Task item » Select and copy out every line in the records containing "Tanzania".

Excerpted records »
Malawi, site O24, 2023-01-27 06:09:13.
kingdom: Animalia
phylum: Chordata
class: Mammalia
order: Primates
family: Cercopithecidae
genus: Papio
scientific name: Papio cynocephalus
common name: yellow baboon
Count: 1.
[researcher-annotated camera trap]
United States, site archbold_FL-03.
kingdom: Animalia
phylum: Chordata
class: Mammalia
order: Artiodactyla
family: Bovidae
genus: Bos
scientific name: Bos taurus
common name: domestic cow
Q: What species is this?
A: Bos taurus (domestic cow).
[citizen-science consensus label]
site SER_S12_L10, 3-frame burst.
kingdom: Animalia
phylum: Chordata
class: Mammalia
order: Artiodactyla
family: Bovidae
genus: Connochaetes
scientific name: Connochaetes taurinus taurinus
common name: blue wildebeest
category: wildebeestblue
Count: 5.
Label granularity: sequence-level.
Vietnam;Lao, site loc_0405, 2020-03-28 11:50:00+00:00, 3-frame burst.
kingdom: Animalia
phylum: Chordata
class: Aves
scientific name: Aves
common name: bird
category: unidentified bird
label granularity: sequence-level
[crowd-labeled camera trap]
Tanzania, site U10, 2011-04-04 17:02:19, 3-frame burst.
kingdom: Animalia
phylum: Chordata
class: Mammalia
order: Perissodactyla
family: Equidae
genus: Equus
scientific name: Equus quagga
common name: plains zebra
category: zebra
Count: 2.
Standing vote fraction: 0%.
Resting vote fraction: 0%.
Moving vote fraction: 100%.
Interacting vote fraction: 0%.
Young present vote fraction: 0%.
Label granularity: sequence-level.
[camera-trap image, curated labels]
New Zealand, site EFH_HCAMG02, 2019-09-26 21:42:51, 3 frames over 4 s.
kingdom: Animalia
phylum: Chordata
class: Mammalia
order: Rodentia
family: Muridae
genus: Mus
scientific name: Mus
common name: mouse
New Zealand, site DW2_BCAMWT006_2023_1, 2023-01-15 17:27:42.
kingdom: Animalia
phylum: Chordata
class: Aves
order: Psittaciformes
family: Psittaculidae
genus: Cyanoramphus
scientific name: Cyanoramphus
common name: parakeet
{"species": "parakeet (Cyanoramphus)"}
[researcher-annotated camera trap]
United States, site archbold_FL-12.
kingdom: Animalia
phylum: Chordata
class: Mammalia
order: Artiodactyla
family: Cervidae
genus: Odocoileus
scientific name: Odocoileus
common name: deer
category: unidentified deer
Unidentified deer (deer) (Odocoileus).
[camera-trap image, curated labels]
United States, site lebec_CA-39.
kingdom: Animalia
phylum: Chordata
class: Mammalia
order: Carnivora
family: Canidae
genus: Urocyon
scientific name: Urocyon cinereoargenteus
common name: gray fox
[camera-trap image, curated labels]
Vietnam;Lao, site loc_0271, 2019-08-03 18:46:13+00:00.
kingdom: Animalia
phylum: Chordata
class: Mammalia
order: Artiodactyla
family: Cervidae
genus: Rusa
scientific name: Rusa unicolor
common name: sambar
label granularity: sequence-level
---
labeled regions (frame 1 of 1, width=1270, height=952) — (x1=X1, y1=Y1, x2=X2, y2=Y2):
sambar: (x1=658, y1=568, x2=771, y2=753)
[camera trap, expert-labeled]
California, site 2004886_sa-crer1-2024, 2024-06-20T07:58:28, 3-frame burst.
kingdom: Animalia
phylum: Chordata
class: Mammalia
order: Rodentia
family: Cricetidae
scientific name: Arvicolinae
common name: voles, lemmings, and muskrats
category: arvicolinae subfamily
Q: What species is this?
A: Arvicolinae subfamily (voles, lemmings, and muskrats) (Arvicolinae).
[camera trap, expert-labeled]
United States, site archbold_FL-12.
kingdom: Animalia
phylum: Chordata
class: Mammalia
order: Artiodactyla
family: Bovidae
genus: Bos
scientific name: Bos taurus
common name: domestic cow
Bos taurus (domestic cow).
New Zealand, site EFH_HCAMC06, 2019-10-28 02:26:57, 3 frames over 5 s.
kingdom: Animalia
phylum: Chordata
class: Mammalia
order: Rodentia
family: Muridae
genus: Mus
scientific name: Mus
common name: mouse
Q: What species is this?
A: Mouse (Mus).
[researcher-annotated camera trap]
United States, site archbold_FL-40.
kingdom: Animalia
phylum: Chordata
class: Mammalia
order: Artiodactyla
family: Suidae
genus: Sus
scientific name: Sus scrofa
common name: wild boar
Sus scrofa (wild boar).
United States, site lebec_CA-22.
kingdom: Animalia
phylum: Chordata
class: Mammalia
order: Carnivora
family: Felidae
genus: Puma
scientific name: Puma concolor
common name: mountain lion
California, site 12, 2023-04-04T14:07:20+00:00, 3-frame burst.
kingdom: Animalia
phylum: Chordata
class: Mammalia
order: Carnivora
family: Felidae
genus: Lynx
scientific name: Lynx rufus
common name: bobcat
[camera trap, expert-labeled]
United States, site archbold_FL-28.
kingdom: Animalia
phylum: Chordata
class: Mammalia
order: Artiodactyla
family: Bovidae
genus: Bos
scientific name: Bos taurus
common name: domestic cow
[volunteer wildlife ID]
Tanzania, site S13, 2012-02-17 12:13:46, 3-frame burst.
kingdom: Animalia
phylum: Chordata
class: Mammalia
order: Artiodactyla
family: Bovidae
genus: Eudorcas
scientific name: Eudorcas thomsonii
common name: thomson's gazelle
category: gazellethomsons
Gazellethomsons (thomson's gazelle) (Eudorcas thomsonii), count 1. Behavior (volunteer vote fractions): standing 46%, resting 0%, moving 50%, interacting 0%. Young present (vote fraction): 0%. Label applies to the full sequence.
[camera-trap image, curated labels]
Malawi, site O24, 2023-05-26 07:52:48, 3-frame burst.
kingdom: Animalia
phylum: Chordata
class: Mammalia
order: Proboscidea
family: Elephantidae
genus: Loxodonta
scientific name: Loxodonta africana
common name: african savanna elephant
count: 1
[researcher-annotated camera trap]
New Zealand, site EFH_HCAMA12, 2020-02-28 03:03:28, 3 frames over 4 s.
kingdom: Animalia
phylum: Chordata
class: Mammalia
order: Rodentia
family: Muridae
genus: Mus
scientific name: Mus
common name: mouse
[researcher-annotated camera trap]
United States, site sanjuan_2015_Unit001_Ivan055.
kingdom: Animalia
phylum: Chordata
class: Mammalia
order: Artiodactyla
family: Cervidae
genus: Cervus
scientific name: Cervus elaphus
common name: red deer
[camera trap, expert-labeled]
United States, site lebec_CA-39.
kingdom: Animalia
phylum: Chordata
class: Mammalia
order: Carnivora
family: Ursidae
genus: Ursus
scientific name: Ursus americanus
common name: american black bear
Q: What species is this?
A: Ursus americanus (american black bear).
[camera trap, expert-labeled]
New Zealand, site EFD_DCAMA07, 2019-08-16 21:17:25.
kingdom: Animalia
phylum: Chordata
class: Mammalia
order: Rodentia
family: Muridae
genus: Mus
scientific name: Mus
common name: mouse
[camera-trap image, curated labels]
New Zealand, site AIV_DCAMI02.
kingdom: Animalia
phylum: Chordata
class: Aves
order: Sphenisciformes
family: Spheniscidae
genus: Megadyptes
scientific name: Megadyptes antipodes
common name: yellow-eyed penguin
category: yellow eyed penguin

Answer section »
Tanzania, site U10, 2011-04-04 17:02:19, 3-frame burst.
Tanzania, site S13, 2012-02-17 12:13:46, 3-frame burst.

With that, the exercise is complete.